_Given instruction 1_
Could you write out every line of the listing below again, including the lines that come before each output, with 77 added to every bounding-box coordinate in the outputs and the picture lines left out?

Agricultural production will have to double by 2050! This isn't going to happen by magic.
In 5 years time, when this hub is able to stand on its own, it will be the sustainable heart of a network that we hope will span the continent.
Professor Mohammed Hassan, executive director of the Third World Academy of Sciences:
The challenges [here] are daunting - 70% of people in Africa live on less that $2 a day. But the opportunities are great. Each square kilometre of the Sahara receives the solar energy equivalent of 1.5 million barrels of oil every year. So cutting edge technology to harness this can transform the lives of people in Africa.
African academics have been sleeping for a long time, but now they are slowly waking up. Now, I hope, we can wake up the African lion.
Richard Pike, chief executive of the RSC:
The key issues facing the world: energy; water; health; food and new materials, all of these issues, in the wider context of sustainability, are underpinned by chemistry and the chemical sciences.

_Given instruction 2_
Can you repeat the African science text from "Professor Mohammed Hassan, executive" to "the chemical sciences." word for word?

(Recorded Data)
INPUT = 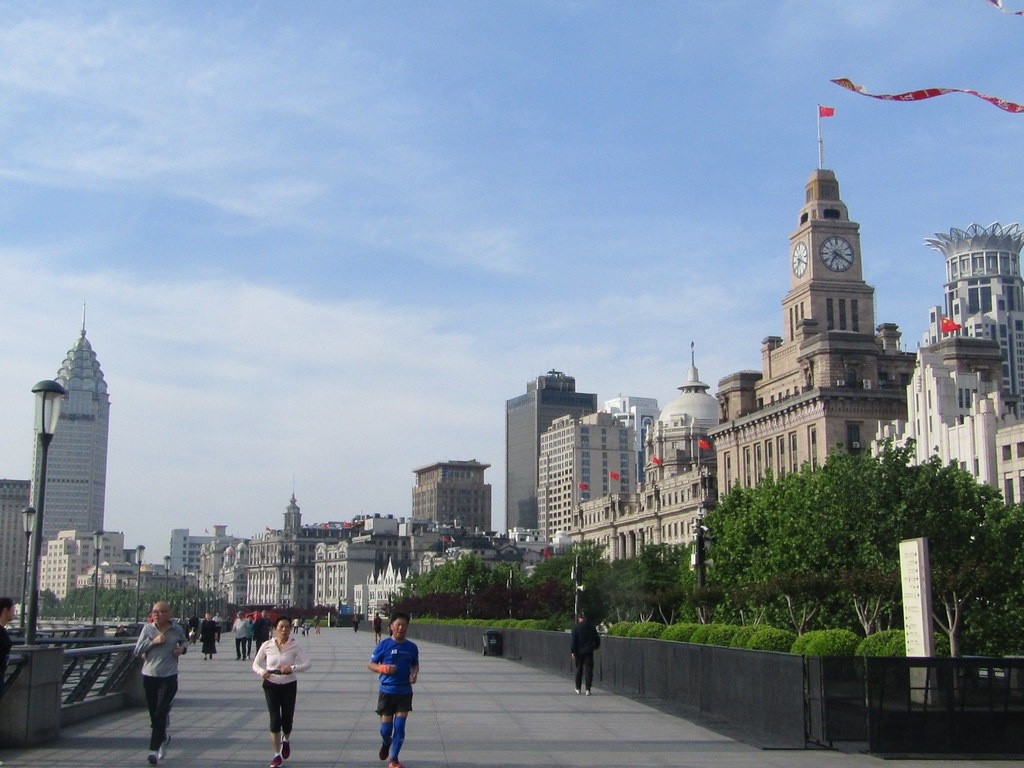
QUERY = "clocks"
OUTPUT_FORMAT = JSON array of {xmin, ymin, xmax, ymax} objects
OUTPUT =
[
  {"xmin": 792, "ymin": 241, "xmax": 808, "ymax": 278},
  {"xmin": 819, "ymin": 236, "xmax": 855, "ymax": 273}
]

_Full response 1_
INPUT = 
QUERY = "clocks"
OUTPUT_FORMAT = JSON array of {xmin, ymin, xmax, ymax} objects
OUTPUT =
[
  {"xmin": 869, "ymin": 318, "xmax": 885, "ymax": 355},
  {"xmin": 896, "ymin": 313, "xmax": 932, "ymax": 350}
]

_Full response 2_
Professor Mohammed Hassan, executive director of the Third World Academy of Sciences:
The challenges [here] are daunting - 70% of people in Africa live on less that $2 a day. But the opportunities are great. Each square kilometre of the Sahara receives the solar energy equivalent of 1.5 million barrels of oil every year. So cutting edge technology to harness this can transform the lives of people in Africa.
African academics have been sleeping for a long time, but now they are slowly waking up. Now, I hope, we can wake up the African lion.
Richard Pike, chief executive of the RSC:
The key issues facing the world: energy; water; health; food and new materials, all of these issues, in the wider context of sustainability, are underpinned by chemistry and the chemical sciences.